М. П. Чехов писал: «А. П., будучи… гимназистом пятого класса, спал под кущей посаженного им дикого винограда и называл себя «Иовом под смоковницей». Под ней же он писал тогда стихи… В это время А. П. вообще предпочитал стихи прозе, как, впрочем, и всякий гимназист его возраста».
Литературное дарование — или, по крайней мере, склонность к писательству — не такая уж редкость в России. Кто из русских гимназистов не мечтал стать Пушкиным, не подозревая до времени, каких усилий духа, какого трудолюбия и воли стоит легкий пушкинский стих.
Это выяснялось с годами и опытом: «время вспышек прошло», — грустно заметил в письме к Чехову старший брат Александр, ставший газетным репортером.

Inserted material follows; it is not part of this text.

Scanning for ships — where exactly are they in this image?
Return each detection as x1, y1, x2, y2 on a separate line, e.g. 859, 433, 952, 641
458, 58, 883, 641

Увлекался литературой и младший из братьев Чеховых, Михаил, издававший впоследствии журнал для детей, печатавший свои рассказы под псевдонимом «М. Богемский». В 1879 году ему было 15 лет, он жил в Москве. Чехов писал ему из Таганрога: «Хорошо делаешь, если читаешь книги. Привыкай читать. Со временем ты эту привычку оценишь. Мадам Бичер-Стоу выжала из глаз твоих слезы? Я ее когда-то читал, прочел и полгода назад с научной целью и почувствовал после чтения неприятное ощущение, которое чувствуют смертные, наевшись не в меру изюму или коринки… Прочти ты следующие книги: «Дон-Кихот» (полный, в 7 или 8 частей)… Сервантеса, которого ставят чуть ли не на одну доску с Шекспиром. Советую братьям прочесть, если они еще не читали, «Дон-Кихот и Гамлет» Тургенева. Ты, брате, не поймешь. Если желаешь прочесть нескучное путешествие, прочти «Фрегат «Паллада» Гончарова…»
Это знаменитое письмо, которое приводится едва ли не в каждой биографии Чехова (вот как рано начал читать серьезные книги будущий классик), тем и примечательно, что было слишком серьезным для младшего брата: здесь нет ни Жюля Верна, ни Виктора Гюго, на которых Чехов скоро напишет пародии, ни других книг для юношества, отечественных и переводных (их было довольно много в те времена). Выбор Чехова отмечен высоким и строгим вкусом, и об этом особенно важно знать потому, что как раз в эту пору он складывался как писатель, придирчиво изучал особенности и тонкости литературной техники в ее прекрасных классических образцах, не всегда интересных для рядового читателя.
Едва ли не самой важной среди упомянутых книг был, конечно, «Дон-Кихот Ламанчский» — эта Библия мировой пародии, первоисток и прообраз единственной в своем роде пародийной стилистики Чехова, книга о страсти к чтению, о безумии литературных увлечений. Впоследствии все это станет особой художественной темой Чехова, но в своем истоке она восходит к гимназическим временам.
Общеизвестна схема творческой эволюции Чехова, возникшая при его жизни и вызвавшая ироническое его замечание: «Ну вот, то не было ни одного периода, а теперь сразу три».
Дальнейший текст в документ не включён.